**Task prompt**
Copy the data below verbatim, starting with the line that contains "As recorded in" and going on through the final line of the data.

*** Entries ***

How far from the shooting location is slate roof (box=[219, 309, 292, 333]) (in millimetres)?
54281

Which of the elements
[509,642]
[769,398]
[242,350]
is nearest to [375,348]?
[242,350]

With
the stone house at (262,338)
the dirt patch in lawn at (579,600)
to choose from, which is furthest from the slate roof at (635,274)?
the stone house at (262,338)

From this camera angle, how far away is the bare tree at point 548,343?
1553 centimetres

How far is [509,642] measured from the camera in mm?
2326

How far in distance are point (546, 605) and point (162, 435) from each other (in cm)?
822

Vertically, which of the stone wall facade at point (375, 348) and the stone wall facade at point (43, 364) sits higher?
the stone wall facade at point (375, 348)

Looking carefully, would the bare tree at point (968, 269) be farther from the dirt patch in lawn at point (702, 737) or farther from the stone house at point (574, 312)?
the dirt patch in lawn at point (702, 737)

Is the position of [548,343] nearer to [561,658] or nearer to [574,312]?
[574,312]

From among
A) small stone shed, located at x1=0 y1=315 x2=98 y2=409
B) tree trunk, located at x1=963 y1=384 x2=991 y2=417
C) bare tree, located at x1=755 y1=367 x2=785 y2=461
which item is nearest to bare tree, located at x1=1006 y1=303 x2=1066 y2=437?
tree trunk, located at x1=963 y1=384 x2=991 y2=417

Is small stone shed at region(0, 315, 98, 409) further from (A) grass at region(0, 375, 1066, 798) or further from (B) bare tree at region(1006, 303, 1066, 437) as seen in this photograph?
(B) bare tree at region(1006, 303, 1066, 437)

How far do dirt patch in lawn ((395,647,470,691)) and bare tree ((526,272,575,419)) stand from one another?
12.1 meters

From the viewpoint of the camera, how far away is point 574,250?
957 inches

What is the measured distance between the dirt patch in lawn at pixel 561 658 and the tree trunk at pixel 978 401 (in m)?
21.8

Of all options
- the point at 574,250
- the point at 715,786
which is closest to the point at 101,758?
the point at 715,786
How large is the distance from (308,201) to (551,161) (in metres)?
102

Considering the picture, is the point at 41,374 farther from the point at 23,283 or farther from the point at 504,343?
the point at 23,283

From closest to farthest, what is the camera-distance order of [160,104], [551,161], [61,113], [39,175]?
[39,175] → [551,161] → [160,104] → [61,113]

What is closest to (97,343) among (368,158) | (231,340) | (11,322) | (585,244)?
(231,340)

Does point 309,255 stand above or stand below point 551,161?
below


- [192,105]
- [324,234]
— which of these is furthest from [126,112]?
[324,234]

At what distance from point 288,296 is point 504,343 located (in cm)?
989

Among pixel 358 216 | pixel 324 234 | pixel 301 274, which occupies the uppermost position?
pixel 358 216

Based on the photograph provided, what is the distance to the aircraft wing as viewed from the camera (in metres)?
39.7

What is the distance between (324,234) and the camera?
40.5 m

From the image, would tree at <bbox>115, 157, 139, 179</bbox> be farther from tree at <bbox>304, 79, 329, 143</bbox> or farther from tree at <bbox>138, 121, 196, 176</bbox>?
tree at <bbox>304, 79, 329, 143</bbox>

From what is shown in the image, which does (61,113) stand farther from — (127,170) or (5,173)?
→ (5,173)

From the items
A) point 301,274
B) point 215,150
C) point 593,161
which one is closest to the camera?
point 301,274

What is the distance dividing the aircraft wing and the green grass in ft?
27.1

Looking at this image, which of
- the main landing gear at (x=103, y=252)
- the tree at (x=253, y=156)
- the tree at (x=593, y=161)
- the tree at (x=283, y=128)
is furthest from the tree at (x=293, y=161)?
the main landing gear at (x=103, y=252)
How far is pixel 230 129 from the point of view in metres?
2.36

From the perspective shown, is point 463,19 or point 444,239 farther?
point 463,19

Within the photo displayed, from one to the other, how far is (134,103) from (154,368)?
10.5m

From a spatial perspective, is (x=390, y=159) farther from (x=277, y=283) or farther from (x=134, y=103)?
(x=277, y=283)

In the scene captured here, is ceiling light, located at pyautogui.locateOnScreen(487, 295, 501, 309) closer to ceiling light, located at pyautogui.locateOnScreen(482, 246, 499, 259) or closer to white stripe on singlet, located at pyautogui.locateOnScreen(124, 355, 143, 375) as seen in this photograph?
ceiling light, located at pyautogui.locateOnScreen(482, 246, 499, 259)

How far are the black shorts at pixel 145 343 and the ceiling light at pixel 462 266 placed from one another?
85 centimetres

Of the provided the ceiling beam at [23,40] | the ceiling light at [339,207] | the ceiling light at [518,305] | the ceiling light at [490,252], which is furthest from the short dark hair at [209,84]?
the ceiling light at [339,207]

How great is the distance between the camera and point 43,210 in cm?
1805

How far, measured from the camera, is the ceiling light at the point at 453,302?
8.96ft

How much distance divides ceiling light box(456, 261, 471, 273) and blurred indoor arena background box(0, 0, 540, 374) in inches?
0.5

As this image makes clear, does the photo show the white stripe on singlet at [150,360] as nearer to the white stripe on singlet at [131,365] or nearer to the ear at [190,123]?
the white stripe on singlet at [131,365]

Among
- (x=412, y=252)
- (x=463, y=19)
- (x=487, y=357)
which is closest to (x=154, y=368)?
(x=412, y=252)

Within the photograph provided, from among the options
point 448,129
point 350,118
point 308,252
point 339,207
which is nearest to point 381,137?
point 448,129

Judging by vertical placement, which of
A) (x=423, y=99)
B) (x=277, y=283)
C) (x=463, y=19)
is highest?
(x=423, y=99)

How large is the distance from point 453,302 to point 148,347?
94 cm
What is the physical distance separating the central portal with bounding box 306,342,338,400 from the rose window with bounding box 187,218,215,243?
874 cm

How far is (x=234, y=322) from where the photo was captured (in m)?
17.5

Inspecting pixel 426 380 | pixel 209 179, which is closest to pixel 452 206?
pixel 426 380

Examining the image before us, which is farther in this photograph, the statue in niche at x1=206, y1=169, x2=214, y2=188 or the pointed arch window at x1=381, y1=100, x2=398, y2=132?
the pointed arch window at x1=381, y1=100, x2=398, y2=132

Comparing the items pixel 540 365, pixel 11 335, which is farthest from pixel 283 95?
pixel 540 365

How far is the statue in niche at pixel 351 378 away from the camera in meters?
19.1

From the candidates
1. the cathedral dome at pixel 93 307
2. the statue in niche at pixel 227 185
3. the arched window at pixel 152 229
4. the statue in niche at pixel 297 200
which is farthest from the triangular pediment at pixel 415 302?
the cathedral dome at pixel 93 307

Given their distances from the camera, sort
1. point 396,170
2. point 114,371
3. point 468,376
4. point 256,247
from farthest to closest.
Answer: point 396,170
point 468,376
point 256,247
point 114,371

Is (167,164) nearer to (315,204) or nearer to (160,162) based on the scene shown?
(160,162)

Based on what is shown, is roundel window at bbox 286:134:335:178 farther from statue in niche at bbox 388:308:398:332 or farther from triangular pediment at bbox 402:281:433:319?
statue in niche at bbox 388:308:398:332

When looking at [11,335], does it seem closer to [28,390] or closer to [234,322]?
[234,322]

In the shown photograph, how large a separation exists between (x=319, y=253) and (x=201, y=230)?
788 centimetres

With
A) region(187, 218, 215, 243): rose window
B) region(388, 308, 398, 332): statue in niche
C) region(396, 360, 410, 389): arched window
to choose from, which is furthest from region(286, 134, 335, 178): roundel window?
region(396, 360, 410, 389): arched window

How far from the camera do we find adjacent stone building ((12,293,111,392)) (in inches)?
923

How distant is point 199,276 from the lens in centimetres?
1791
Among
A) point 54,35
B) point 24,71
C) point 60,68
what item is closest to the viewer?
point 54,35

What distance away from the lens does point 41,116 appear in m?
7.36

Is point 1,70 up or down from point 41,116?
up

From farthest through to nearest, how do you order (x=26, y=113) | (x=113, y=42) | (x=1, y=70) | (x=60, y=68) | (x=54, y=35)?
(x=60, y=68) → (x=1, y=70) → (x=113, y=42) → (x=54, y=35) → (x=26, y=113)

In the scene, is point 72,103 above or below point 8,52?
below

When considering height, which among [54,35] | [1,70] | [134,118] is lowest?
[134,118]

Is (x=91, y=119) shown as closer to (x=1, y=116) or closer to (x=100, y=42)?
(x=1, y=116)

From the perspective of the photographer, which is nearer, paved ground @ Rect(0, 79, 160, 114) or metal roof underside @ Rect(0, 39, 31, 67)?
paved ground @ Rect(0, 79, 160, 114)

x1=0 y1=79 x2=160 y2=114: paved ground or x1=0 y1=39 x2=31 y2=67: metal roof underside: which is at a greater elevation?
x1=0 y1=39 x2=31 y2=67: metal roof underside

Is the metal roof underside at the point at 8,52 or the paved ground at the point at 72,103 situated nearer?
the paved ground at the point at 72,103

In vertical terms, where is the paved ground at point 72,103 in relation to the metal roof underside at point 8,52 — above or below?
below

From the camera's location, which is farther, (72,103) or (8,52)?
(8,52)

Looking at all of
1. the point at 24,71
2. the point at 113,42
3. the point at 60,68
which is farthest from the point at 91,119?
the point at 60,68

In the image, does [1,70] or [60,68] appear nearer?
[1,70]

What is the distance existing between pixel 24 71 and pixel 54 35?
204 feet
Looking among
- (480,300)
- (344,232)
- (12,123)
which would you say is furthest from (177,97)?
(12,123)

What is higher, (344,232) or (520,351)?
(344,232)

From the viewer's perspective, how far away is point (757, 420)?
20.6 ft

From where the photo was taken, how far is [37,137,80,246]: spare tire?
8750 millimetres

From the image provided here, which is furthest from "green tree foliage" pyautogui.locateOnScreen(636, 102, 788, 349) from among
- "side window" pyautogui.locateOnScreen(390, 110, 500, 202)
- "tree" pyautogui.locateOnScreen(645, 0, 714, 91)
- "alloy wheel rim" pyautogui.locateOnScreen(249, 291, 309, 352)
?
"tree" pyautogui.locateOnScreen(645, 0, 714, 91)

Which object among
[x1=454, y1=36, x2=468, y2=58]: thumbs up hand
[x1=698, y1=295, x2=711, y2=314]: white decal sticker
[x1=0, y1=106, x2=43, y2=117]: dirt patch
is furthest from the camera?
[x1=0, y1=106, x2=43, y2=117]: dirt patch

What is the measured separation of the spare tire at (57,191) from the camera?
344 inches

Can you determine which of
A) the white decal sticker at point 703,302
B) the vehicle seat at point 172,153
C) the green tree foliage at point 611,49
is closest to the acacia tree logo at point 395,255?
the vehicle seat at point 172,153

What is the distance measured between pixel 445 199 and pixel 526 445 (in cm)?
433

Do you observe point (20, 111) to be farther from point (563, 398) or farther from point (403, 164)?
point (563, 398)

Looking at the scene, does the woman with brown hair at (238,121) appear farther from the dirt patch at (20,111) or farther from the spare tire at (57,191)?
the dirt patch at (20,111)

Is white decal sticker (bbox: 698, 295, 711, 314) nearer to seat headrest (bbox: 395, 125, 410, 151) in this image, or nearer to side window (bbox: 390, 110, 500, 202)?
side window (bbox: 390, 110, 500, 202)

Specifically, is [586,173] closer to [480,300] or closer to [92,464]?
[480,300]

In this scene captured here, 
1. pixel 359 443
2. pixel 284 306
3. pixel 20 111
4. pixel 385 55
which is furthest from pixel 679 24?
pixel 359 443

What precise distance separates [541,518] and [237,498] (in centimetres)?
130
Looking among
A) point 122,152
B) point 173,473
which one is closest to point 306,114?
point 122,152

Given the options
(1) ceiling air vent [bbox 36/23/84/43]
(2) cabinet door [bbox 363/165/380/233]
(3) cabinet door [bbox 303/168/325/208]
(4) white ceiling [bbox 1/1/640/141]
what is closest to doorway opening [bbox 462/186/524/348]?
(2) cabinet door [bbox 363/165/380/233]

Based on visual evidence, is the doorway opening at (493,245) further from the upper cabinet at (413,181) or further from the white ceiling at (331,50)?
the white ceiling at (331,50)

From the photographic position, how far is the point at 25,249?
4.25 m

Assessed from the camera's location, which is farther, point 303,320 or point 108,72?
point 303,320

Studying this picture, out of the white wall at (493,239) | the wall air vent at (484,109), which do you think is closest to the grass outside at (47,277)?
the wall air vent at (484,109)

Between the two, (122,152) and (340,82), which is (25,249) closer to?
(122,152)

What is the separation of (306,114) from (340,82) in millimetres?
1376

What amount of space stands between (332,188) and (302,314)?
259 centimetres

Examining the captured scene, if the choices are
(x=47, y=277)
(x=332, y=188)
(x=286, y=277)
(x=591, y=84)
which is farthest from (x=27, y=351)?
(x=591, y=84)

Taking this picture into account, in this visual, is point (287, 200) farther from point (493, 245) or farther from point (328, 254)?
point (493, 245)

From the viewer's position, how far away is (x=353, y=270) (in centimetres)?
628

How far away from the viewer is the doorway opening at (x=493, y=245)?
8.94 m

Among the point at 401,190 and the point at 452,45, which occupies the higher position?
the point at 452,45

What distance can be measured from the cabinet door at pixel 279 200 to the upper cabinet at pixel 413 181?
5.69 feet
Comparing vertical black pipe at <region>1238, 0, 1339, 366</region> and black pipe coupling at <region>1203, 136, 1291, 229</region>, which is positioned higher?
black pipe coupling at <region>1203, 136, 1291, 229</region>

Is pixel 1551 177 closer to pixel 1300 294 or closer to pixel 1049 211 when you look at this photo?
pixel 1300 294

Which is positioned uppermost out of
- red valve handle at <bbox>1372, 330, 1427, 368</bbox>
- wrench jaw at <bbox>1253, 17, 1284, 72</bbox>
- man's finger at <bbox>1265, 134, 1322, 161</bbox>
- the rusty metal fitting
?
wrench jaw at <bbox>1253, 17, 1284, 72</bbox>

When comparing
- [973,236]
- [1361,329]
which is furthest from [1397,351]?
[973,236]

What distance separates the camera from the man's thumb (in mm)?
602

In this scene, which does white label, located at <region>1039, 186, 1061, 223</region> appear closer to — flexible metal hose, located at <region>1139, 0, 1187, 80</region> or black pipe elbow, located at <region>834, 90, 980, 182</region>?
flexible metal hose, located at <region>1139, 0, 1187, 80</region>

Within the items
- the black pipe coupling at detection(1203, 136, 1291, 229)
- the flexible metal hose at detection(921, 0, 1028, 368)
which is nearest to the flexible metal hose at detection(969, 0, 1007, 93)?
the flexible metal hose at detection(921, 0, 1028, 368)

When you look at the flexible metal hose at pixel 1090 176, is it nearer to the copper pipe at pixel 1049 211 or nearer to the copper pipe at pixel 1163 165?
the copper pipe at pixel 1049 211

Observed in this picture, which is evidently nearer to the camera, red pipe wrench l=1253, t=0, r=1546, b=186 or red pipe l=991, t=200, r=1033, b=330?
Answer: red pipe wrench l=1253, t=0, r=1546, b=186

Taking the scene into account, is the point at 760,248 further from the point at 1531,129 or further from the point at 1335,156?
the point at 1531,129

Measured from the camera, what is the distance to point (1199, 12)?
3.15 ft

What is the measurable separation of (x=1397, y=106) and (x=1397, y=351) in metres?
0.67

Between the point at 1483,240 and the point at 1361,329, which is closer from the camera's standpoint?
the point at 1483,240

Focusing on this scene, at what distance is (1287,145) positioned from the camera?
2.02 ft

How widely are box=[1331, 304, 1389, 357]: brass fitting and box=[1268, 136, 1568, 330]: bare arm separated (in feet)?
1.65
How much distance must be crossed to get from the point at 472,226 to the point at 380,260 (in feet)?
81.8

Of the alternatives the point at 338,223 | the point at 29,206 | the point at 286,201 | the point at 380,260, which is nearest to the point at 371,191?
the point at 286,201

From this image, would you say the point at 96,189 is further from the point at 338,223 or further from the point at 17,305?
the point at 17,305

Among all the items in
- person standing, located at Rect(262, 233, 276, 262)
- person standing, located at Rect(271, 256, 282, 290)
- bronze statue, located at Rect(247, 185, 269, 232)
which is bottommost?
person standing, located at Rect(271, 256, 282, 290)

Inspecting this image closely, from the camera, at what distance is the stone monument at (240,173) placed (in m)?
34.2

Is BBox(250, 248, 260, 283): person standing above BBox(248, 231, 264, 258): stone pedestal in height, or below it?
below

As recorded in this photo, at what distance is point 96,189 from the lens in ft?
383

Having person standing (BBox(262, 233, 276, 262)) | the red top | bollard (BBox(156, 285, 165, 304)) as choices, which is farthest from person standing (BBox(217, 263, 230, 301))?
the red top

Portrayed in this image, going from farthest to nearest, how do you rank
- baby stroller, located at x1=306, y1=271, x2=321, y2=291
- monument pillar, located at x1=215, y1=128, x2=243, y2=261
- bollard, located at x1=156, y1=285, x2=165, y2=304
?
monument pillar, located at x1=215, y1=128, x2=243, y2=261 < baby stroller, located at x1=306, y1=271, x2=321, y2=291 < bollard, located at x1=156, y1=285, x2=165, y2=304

***

**Solution to this task**
As recorded in this photo, at what distance is point 96,189 from the lens in ft?
383

Having person standing (BBox(262, 233, 276, 262)) | the red top | bollard (BBox(156, 285, 165, 304)) as choices, which is farthest from person standing (BBox(217, 263, 230, 301))?
the red top

Portrayed in this image, going from farthest to nearest, how do you rank
- baby stroller, located at x1=306, y1=271, x2=321, y2=291
- monument pillar, located at x1=215, y1=128, x2=243, y2=261
- bollard, located at x1=156, y1=285, x2=165, y2=304
?
monument pillar, located at x1=215, y1=128, x2=243, y2=261 < baby stroller, located at x1=306, y1=271, x2=321, y2=291 < bollard, located at x1=156, y1=285, x2=165, y2=304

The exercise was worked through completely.